蜜桃传媒

It’s known as granular activated carbon, or GAC. Whether deployed in a water treatment plant or the pitcher in your fridge, this highly adsorbent organic material can easily capture water pollutants.

It can even capture per- and polyfluoroalkyl substances (PFAS), better known as “forever chemicals.”

“The question becomes what to do with that GAC now that it’s covered in forever chemicals,” says Steven Ray, associate professor of chemistry and an affiliated faculty member of the UB RENEW Institute. “Because if you simply throw it in a landfill, the PFAS are just going to leach and contaminate water again.”

Ray has received a $250,000 Strategic Environmental Research and Development Program (SERPD) grant from the U.S. Department of Defense to thermally remove PFAS from GAC. This will involve a novel, commercially available plasma system that will destroy PFAS and transform them into harmless fluorine salts. 

This would allow GAC to be reused, benefiting not only the DoD but also the many municipalities throughout the country that have installed or are planning to install large-scale GAC filtration systems.

“There’s obviously a desire to recycle these massive and costly filters, and this method can hopefully do that,” says RENEW senior research scientist Alexander Hoepker, who is a co-investigator on the grant along with fellow RENEW senior research scientist Joshua Wallace.

The process they’re developing involves converting captured PFAS molecules into vapor in order to free them from the GAC and then destroying the vapor with a specialized microwave plasma. 

Microwave plasma is formed in the ambient air using high-energy microwaves supplied by components typically used in microwave ovens.
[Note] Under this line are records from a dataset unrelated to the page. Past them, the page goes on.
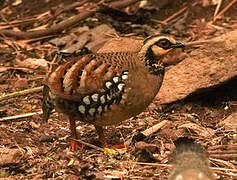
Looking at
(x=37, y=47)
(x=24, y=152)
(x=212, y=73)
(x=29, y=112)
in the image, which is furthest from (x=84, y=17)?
(x=24, y=152)

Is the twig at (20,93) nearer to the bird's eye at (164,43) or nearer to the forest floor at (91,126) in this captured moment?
the forest floor at (91,126)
The plasmas can reach temperatures between 5,000 and 7,000 degrees Celsius, about the temperature of the surface of the sun, and have destructive efficacies of 99.9%.

“The temperatures and the energetics of plasmas are so high that even the carbon-fluorine bonds of PFAS, which are notoriously difficult to break, are destroyed,” says Ray, the grant’s principal investigator. “They’re atomized.” 
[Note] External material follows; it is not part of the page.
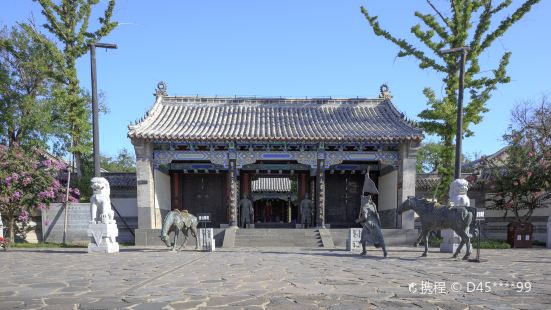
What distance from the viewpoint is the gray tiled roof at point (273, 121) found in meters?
16.5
The DoD has banned the incineration of PFAS, in part because it relies on natural gas and creates harmful byproducts.

“Natural gas is already a source of carbon, and carbon is exactly what you don’t want the released fluorine to reform with,” Ray adds. “The byproducts from a flame are very complex, whereas the byproducts from a plasma can be very, very simple.” 

Some of those simple byproducts are minerals. The plasma system will destroy the PFAS and then capture the fluorine by mineralization, allowing it to be reused.  

“The released fluorine could potentially combine with calcium, creating the calcite you find in rocks,” Hoepker says. “We’re essentially converting PFAS into natural minerals that can be repurposed.”

The team hopes their plasma system could eventually work directly on soils contaminated with PFAS. 

“Lots of research has focused on degradation of PFAS in water, an important and massive undertaking, but just a small number of groups are trying to degrade PFAS in solids. Our project is really a complete departure from typical PFAS research,” Hoepker says. “There’s been a big technological gap in degrading PFAS in solids, and so we aim to fill it.”